● **What to produce**: Report only how many lines in the entries below contain the string "left".

● **Material to process**:
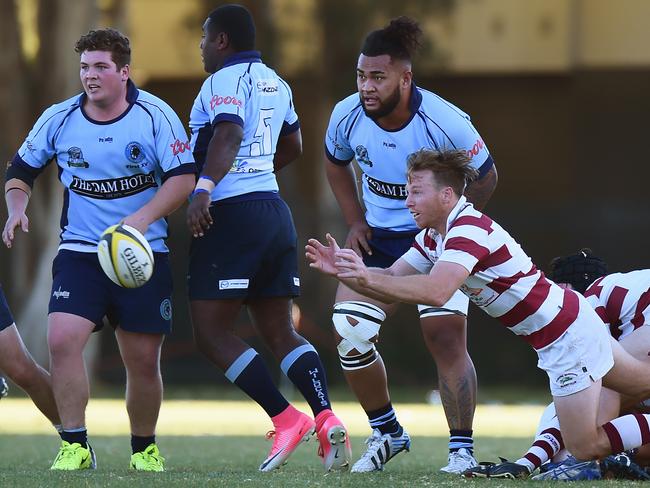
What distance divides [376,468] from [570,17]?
1429cm

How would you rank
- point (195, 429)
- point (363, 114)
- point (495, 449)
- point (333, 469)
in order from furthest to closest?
point (195, 429) → point (495, 449) → point (363, 114) → point (333, 469)

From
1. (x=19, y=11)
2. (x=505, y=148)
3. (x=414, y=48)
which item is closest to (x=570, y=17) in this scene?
(x=505, y=148)

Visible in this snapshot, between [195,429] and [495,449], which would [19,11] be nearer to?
[195,429]

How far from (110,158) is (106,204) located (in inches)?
10.2

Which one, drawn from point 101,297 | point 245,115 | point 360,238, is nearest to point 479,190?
point 360,238

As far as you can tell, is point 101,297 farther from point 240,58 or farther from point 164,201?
point 240,58

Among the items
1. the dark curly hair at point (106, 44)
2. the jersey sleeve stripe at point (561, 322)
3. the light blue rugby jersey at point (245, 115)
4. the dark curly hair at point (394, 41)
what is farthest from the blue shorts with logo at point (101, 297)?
the jersey sleeve stripe at point (561, 322)

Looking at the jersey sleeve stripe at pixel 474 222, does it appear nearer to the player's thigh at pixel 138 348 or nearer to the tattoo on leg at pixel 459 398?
the tattoo on leg at pixel 459 398

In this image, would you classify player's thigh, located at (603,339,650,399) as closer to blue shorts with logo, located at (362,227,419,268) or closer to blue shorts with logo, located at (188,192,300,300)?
blue shorts with logo, located at (362,227,419,268)

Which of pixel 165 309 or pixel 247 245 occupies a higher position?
pixel 247 245

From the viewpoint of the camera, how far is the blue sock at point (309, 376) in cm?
678

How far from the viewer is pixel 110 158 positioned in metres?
6.66

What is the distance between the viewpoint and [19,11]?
768 inches

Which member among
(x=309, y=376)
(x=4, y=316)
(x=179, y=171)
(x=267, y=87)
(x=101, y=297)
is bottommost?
(x=309, y=376)
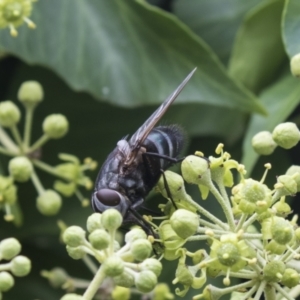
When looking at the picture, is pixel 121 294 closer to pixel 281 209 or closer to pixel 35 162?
pixel 35 162

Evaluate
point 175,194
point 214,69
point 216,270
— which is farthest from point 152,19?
point 216,270

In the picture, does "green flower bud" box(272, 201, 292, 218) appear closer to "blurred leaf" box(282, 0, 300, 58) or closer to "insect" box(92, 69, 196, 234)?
"insect" box(92, 69, 196, 234)

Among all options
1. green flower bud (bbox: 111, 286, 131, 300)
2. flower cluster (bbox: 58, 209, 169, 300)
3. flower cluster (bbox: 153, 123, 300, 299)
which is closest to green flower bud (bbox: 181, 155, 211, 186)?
flower cluster (bbox: 153, 123, 300, 299)

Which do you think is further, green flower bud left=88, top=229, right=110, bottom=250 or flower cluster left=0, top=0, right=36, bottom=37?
flower cluster left=0, top=0, right=36, bottom=37

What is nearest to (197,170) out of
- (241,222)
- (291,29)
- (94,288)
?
(241,222)

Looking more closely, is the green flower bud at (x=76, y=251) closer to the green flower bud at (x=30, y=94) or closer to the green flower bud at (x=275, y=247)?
the green flower bud at (x=275, y=247)
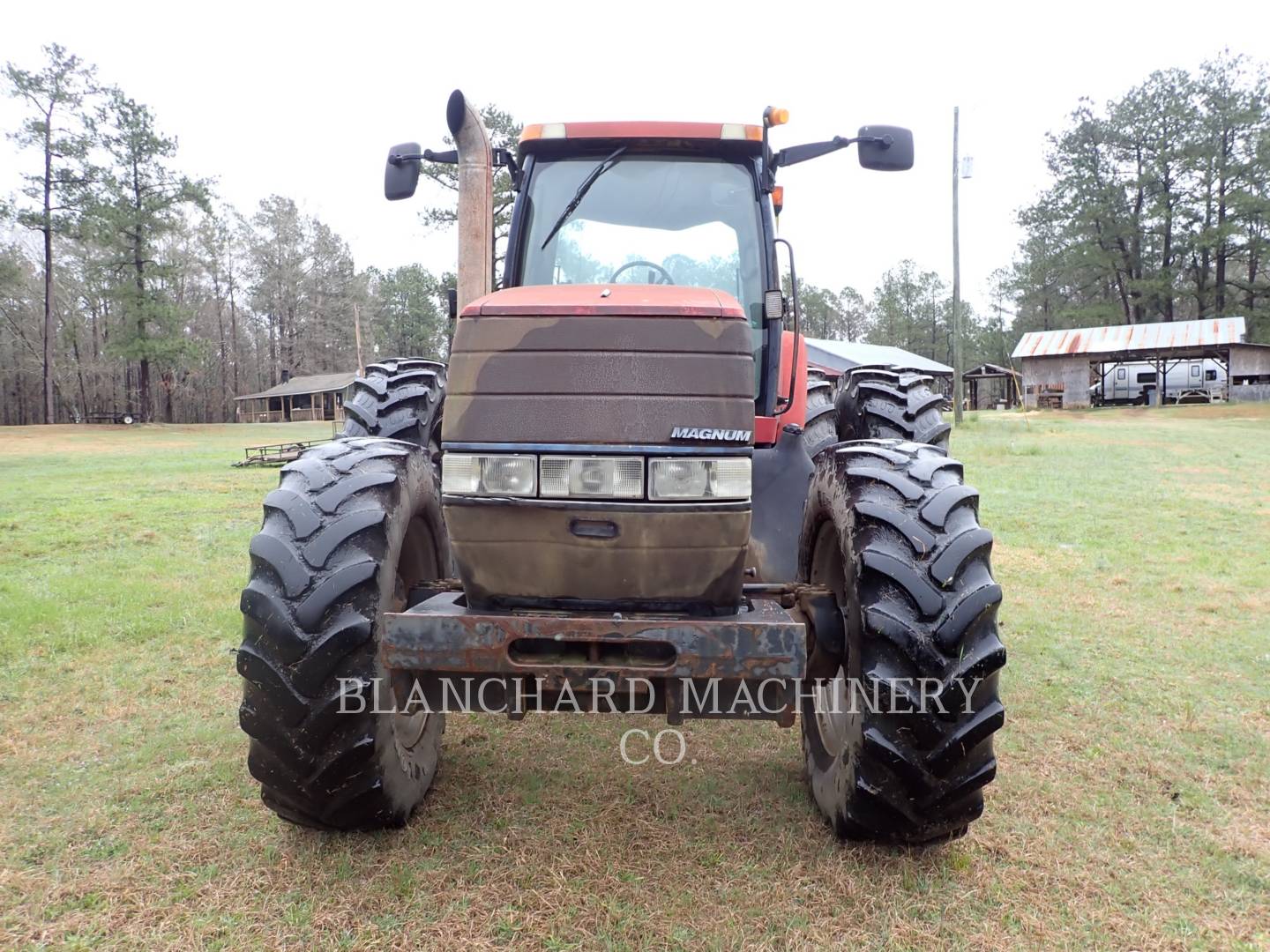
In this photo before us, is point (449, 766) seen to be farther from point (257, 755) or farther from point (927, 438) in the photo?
point (927, 438)

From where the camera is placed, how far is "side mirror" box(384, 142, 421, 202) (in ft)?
11.8

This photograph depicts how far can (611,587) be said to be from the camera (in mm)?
2447

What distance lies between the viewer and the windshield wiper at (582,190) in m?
3.39

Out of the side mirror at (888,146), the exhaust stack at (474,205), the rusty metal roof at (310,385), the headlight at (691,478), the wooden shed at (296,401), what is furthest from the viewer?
the wooden shed at (296,401)

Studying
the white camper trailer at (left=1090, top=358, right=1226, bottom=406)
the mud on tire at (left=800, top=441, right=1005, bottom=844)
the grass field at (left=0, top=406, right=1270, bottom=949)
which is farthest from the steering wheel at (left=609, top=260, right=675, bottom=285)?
the white camper trailer at (left=1090, top=358, right=1226, bottom=406)

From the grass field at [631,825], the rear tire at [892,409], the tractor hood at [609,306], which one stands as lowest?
the grass field at [631,825]

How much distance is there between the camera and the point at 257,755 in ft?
8.73

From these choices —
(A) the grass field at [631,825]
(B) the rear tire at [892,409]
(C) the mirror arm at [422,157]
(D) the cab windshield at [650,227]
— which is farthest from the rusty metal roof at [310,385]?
(D) the cab windshield at [650,227]

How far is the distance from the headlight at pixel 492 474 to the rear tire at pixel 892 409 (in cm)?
243

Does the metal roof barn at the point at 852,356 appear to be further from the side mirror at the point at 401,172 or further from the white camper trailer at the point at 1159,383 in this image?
the side mirror at the point at 401,172

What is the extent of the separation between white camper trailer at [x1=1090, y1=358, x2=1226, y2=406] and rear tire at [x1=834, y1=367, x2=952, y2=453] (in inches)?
1595

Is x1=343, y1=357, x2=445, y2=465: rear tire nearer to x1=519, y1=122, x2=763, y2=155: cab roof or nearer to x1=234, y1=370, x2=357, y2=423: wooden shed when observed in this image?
x1=519, y1=122, x2=763, y2=155: cab roof

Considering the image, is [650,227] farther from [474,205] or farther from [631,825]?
[631,825]

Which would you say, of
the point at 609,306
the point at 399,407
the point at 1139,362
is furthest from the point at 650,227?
the point at 1139,362
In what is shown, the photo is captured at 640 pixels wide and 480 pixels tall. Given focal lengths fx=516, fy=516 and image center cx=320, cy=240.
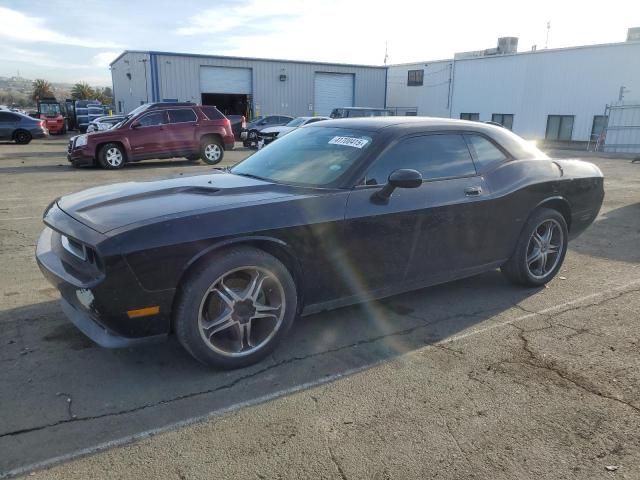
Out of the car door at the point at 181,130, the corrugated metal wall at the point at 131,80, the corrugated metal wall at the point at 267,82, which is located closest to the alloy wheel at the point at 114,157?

● **Answer in full**: 7